Logan smiled. ‘Searched one of his little friends — he had Sean’s number programmed into his mobile.’
Steel scowled. ‘His bloody parents swore blind he didn’t have one!’
‘And he’s still in Aberdeen too. The kid claimed Sean had run off to London, but he’s not as good a liar as he thinks.’ He pulled out the hastily scribbled note with Sean Morrison’s mobile number on it, and passed it over.
‘Ya wee beauty …’ She picked up her phone and started to dial. Listening in silence as it rang, then hung up. ‘Voicemail.’
‘My guess is he’s only going to take calls from numbers he knows. But now we can-’
Steel was already dialling again — getting on to Control to set up a GSM trace on Sean’s phone. She covered the mouthpiece with her hand. ‘Get on to the incident room, I want all search teams converging on …’ Silence for a moment, as she waited for the information. ‘Cragiebuckler …’ A small area on the west of the city, between Rubislaw and Mannofield. ‘Hazledene Road!’ She slammed the phone down. ‘We’ve got him!’
Tracking someone through their mobile phone wasn’t one hundred per cent accurate, but at least they had Sean Morrison pinned down to within fifty metres. A patrol car sat at either end of the quiet road, and more blocked off the surrounding streets, just in case Sean tried to leg it through the back gardens, while a team of twenty uniforms went door to door. He wasn’t going to get away this time.
Steel marched up and down the pavement, scratching away nervously at her shoulder as the search teams reported in. Nothing, nothing, nothing, nothing- ‘Inspector!’ A PC, waving from the open front door of a house just up the road.
She hurried over, looking hopeful. ‘You found the little bastard?’
He shook his head, holding up a clear evidence pouch with a mobile phone in it. ‘He’s not here.’

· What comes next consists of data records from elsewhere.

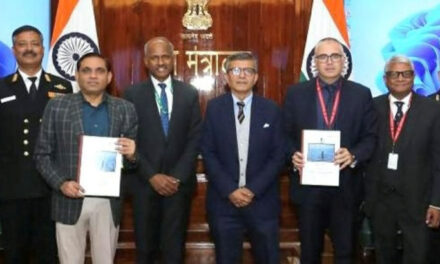 GRUPPO FINCANTIERI: WASS SI AGGIUDICA LA FORNITURA DI SILURI ALLA MARINA INDIANA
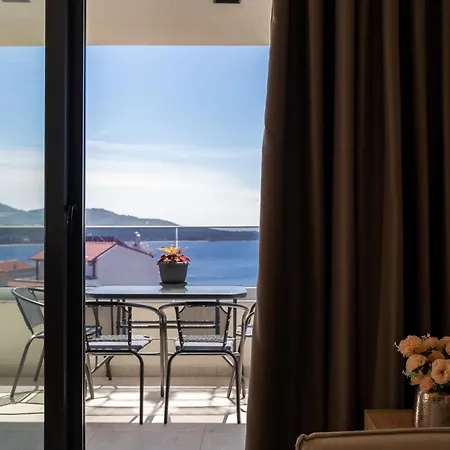 Aeli Vista Appartement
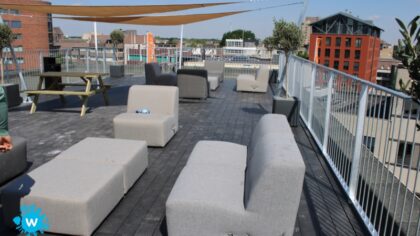 Nieuw wooncomplex is aanwinst voor Helmond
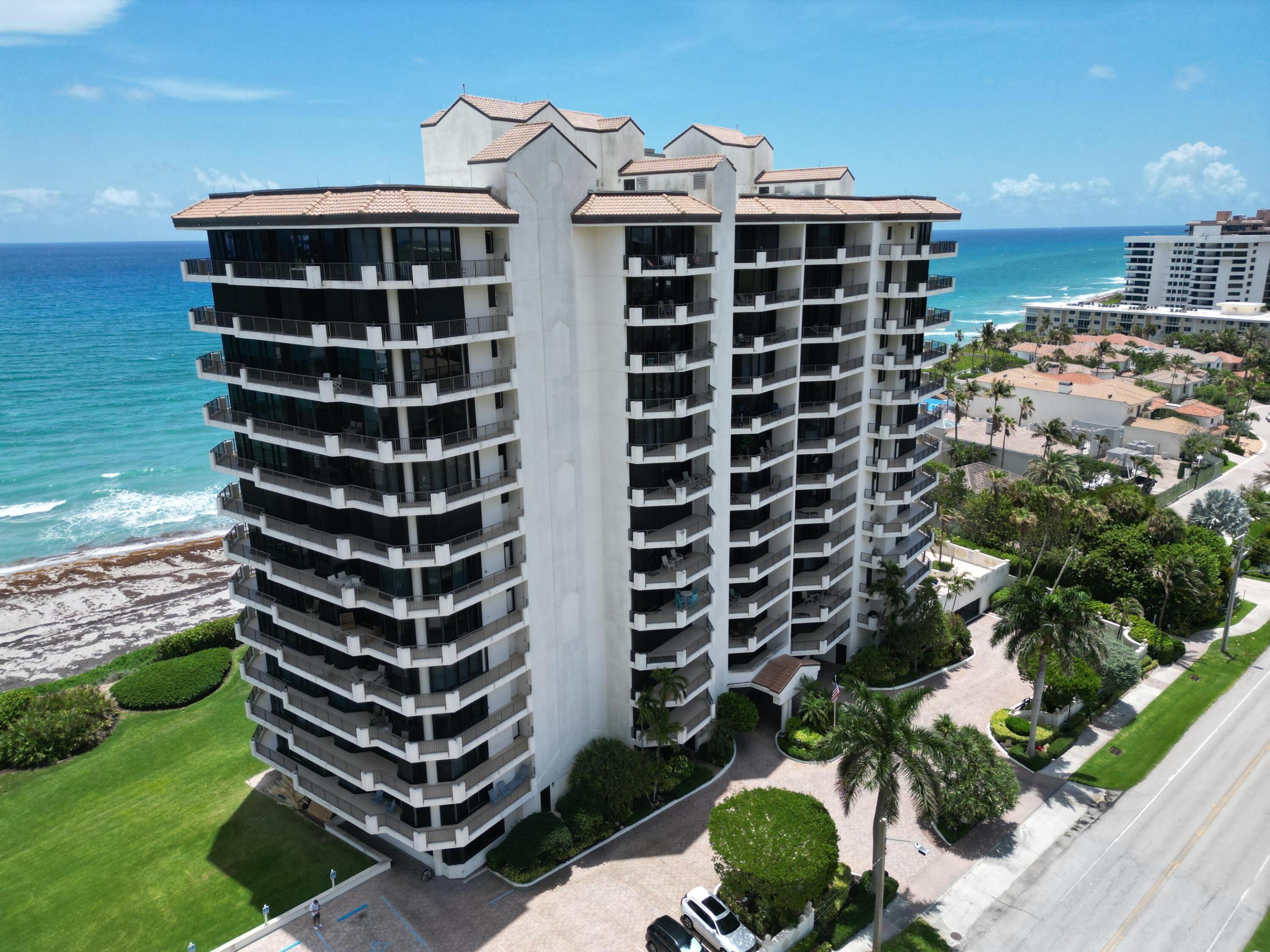 800 Ocean #205, Juno Beach FL 33408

Inside, the house was a mess: crisp packets, comics, unwashed plates and mugs, half-empty tins of beans, the discarded shells of microwave ready meals, the drained contents of the drinks cupboard stacked up under the window … and no Sean Morrison. They turned the place upside down, searching every cupboard and wardrobe, under the beds, the attic, then did the same thing to the large garden shed.

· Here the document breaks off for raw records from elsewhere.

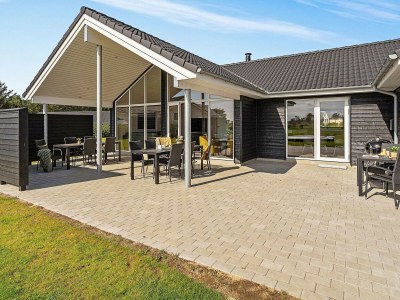 Holiday house Luxus-Ruckzug fur 18 -- By Traum Ferienwohnungen - Outdoor photo 26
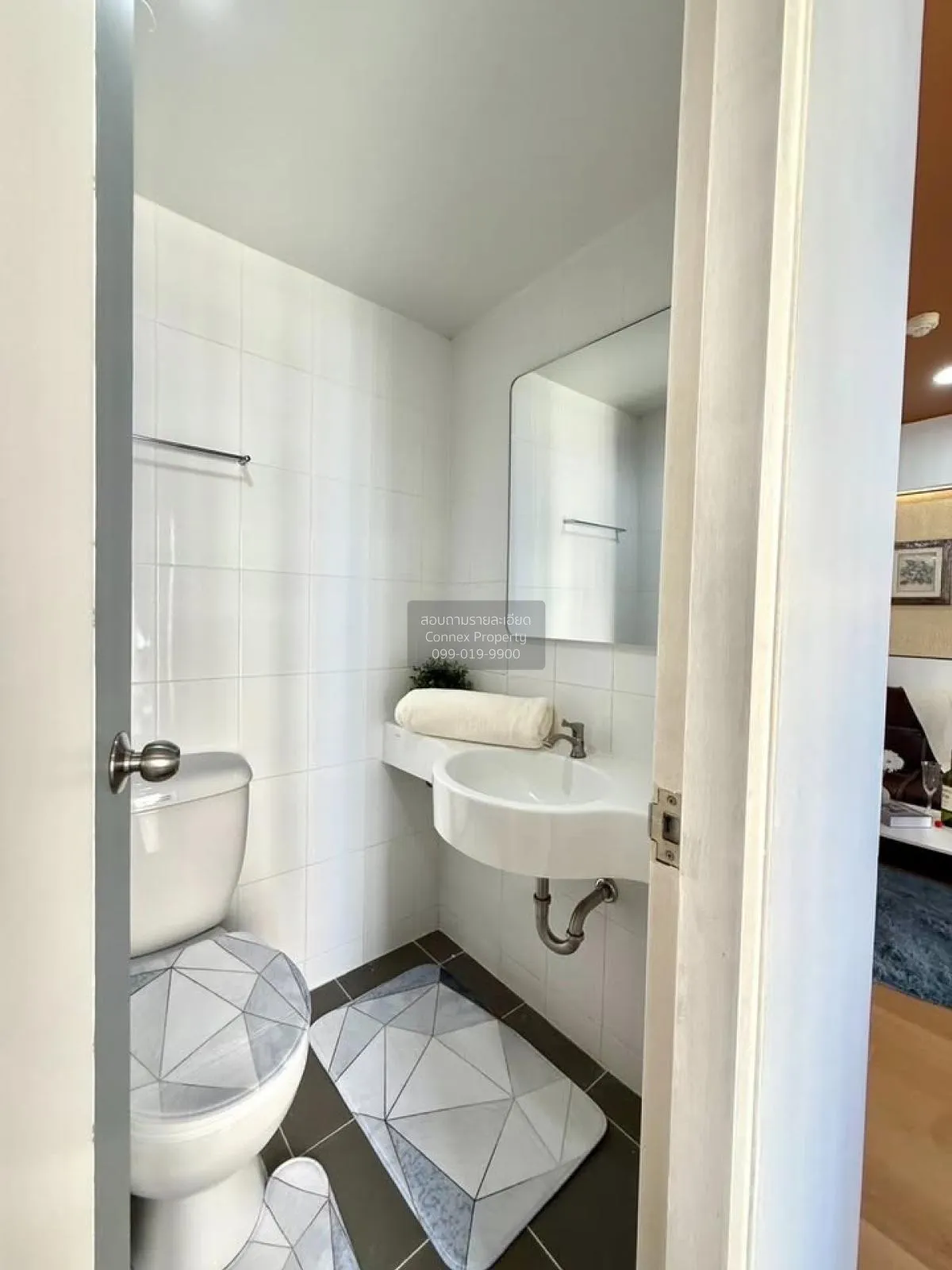 ขายคอนโด  ลุมพินี คอนโดทาวน์ รามอินทรา - ลาดปลาเค้า อนุสาวรีย์ เข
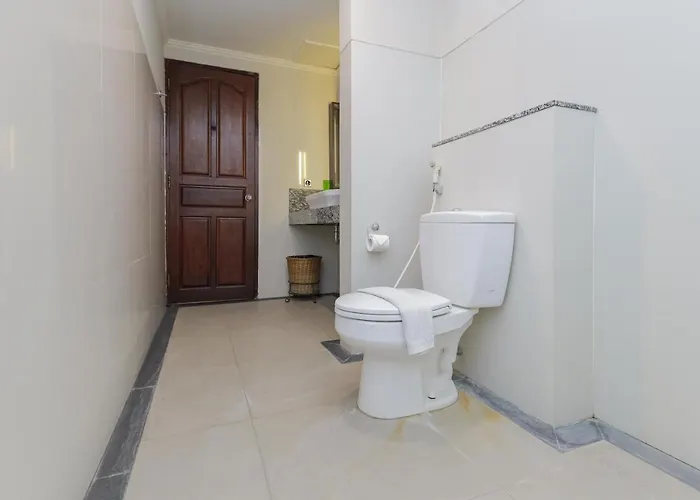 Urbanview Taman Suci Bali 3*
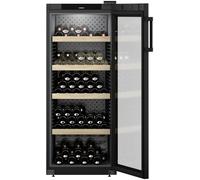 Liebherr WPbl4601 wine Cooler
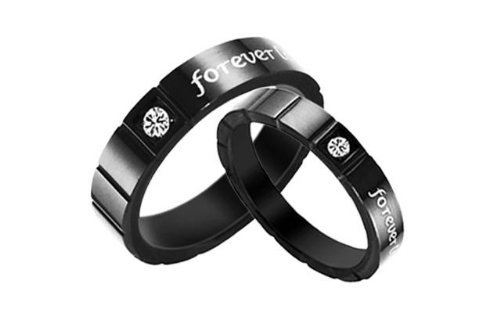 Studio Blanc Black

Steel stood in the middle of the garden and swore. ‘Where the hell is he?’
‘Looks like he broke in through the upstairs bathroom window.’ Logan pointed to where the woodwork was scuffed, the paint scratched around the catch. ‘Been living on duty-free booze, microwave pizzas, and anything else he could find in the freezer.’

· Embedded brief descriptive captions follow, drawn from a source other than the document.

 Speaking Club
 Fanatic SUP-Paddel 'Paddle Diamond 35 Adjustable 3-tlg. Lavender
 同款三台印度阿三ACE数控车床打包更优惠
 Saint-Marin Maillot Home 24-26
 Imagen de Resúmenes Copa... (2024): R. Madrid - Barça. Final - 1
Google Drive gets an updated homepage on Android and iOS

‘FUCK!’ Steel kicked a plastic tipper truck the length of the lawn, sending it crashing into the fence. ‘If you’d just taken the bloody number instead of calling him this morning, he’d still bloody be here!’
‘I didn’t know he’d run!’ Logan backed away towards the house but she followed him, ranting and swearing all the way.
‘Course he’d bloody run! What the fuck’s wrong with you?’
Logan had got as far as the kitchen door. ‘If it wasn’t for me we wouldn’t even know he’d been here!’